COMPLETE THE FOLLOWING:
- A) Answer these from the blog post about rereading The Icarus Agenda:
(i) In what year did the writer read the Bourne trilogy?
(ii) According to Wikipedia, in what year was The Icarus Agenda written?
(iii) What is the name of the book's main character?
- B) Set down the passage of the blog post on The Icarus Agenda word for word, starting at "About a week" and ending at "loses some friends.".

SOURCE DOCUMENT:
##############################

Rereading favourites: Robert Ludlum’s ‘The Icarus Agenda’

Off we go with the first post.

Seeing how I’m now past 20, I felt it was about time I started rereading some old favourites. What to expect then? There’ll certainly be Tolkien, there’ll be Ludlum (beginning: here) and there’ll be Clancy. Obviously, I’ll write about Atlas Shrugged (but then I consider that an ongoing process rather than rereading) and there’ll be others (maybe even Harry Potter!). Let’s begin with The Icarus Agenda, though.

About three years ago (summer of ’05) I bought a couple of Ludlum’s novels. I had read the Bourne trilogy the summer before (2004) and liked it, so when it was time to do some reading in English for exam purposes, I decided to go with Ludlum. I’ll talk about some of the others later but The Icarus Agenda was my favourite.

About a week ago, I received my new copy of the book (the old one had fallen apart) and went through it rather quickly (finished Sunday morning at 1:40 a.m.). I still like it, I certainly got more out of it than I did last time and I also saw more of its flaws than I did last time.

Let’s begin with the good stuff. According to Wikipedia, it was written in 1988 (seems plausible) and is the sequel to The Chancellor Manuscript (obviously, considering how Inver Brass plays a major role). The plot is summed up rather quickly: American congressman goes to Oman to singlehandedly solve a hostage crisis, comes back successful, is secretly put into the spotlight of the political arena and hunted by enemies. In the end, he wins, gets the girl and loses some friends.

There, tons of spoilers but that’s not the point (it’ll get much worse, trust me!). I like the main character – Evan Kendrick – a lot. Not entirely sure whether he’s still appropriate today but I’m quite confident that he is. A bit more thoughtfulness towards the Middle East wouldn’t hurt and even though it mostly stays at the surface, the book’s rather refreshing insofar as it isn’t explicitly anti-Arab (it’s rather quite pro-Arab, in fact). I enjoy that. Obviously, there’s probably not too many Ahmats left (a pro-American, young sultan) but on the other hand Bin Laden isn’t so different from the religious nutjobs in the book.

##############################

RECORDS PROVIDED:
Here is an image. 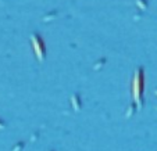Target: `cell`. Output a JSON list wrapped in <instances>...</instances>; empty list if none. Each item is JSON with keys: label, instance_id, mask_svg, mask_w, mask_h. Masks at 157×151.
Instances as JSON below:
<instances>
[{"label": "cell", "instance_id": "6da1fadb", "mask_svg": "<svg viewBox=\"0 0 157 151\" xmlns=\"http://www.w3.org/2000/svg\"><path fill=\"white\" fill-rule=\"evenodd\" d=\"M143 90H145V72L142 67H139L135 71L132 79V100L138 110L143 107Z\"/></svg>", "mask_w": 157, "mask_h": 151}, {"label": "cell", "instance_id": "52a82bcc", "mask_svg": "<svg viewBox=\"0 0 157 151\" xmlns=\"http://www.w3.org/2000/svg\"><path fill=\"white\" fill-rule=\"evenodd\" d=\"M156 94H157V89H156Z\"/></svg>", "mask_w": 157, "mask_h": 151}, {"label": "cell", "instance_id": "5b68a950", "mask_svg": "<svg viewBox=\"0 0 157 151\" xmlns=\"http://www.w3.org/2000/svg\"><path fill=\"white\" fill-rule=\"evenodd\" d=\"M21 147H24V144H22V143H18V144L14 147V150H13V151H20Z\"/></svg>", "mask_w": 157, "mask_h": 151}, {"label": "cell", "instance_id": "7a4b0ae2", "mask_svg": "<svg viewBox=\"0 0 157 151\" xmlns=\"http://www.w3.org/2000/svg\"><path fill=\"white\" fill-rule=\"evenodd\" d=\"M31 43H32L33 51H35L38 60L39 61H43L44 54H46V49H44V43H43V40H42V38L38 33H32V35H31Z\"/></svg>", "mask_w": 157, "mask_h": 151}, {"label": "cell", "instance_id": "277c9868", "mask_svg": "<svg viewBox=\"0 0 157 151\" xmlns=\"http://www.w3.org/2000/svg\"><path fill=\"white\" fill-rule=\"evenodd\" d=\"M136 3L140 9H146V7H147V0H138Z\"/></svg>", "mask_w": 157, "mask_h": 151}, {"label": "cell", "instance_id": "3957f363", "mask_svg": "<svg viewBox=\"0 0 157 151\" xmlns=\"http://www.w3.org/2000/svg\"><path fill=\"white\" fill-rule=\"evenodd\" d=\"M71 103H72V107H74L75 111H79L81 110V97L79 94H74L71 97Z\"/></svg>", "mask_w": 157, "mask_h": 151}, {"label": "cell", "instance_id": "8992f818", "mask_svg": "<svg viewBox=\"0 0 157 151\" xmlns=\"http://www.w3.org/2000/svg\"><path fill=\"white\" fill-rule=\"evenodd\" d=\"M0 129H4V122L0 119Z\"/></svg>", "mask_w": 157, "mask_h": 151}]
</instances>
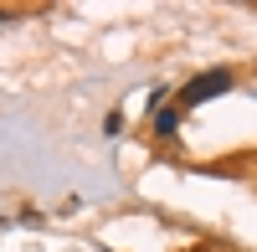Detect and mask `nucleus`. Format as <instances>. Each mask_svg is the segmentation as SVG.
Segmentation results:
<instances>
[{"mask_svg":"<svg viewBox=\"0 0 257 252\" xmlns=\"http://www.w3.org/2000/svg\"><path fill=\"white\" fill-rule=\"evenodd\" d=\"M175 129H180V108H160V113H155V134H160V139H170Z\"/></svg>","mask_w":257,"mask_h":252,"instance_id":"nucleus-2","label":"nucleus"},{"mask_svg":"<svg viewBox=\"0 0 257 252\" xmlns=\"http://www.w3.org/2000/svg\"><path fill=\"white\" fill-rule=\"evenodd\" d=\"M231 82H237L231 67H211V72H201V77H190L185 88H180V108H196V103H211V98L231 93Z\"/></svg>","mask_w":257,"mask_h":252,"instance_id":"nucleus-1","label":"nucleus"}]
</instances>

##############################

EXPECTED OUTPUTS:
- A)
(i) 2004
(ii) 1988
(iii) Evan Kendrick

- B)
About a week ago, I received my new copy of the book (the old one had fallen apart) and went through it rather quickly (finished Sunday morning at 1:40 a.m.). I still like it, I certainly got more out of it than I did last time and I also saw more of its flaws than I did last time.

Let’s begin with the good stuff. According to Wikipedia, it was written in 1988 (seems plausible) and is the sequel to The Chancellor Manuscript (obviously, considering how Inver Brass plays a major role). The plot is summed up rather quickly: American congressman goes to Oman to singlehandedly solve a hostage crisis, comes back successful, is secretly put into the spotlight of the political arena and hunted by enemies. In the end, he wins, gets the girl and loses some friends.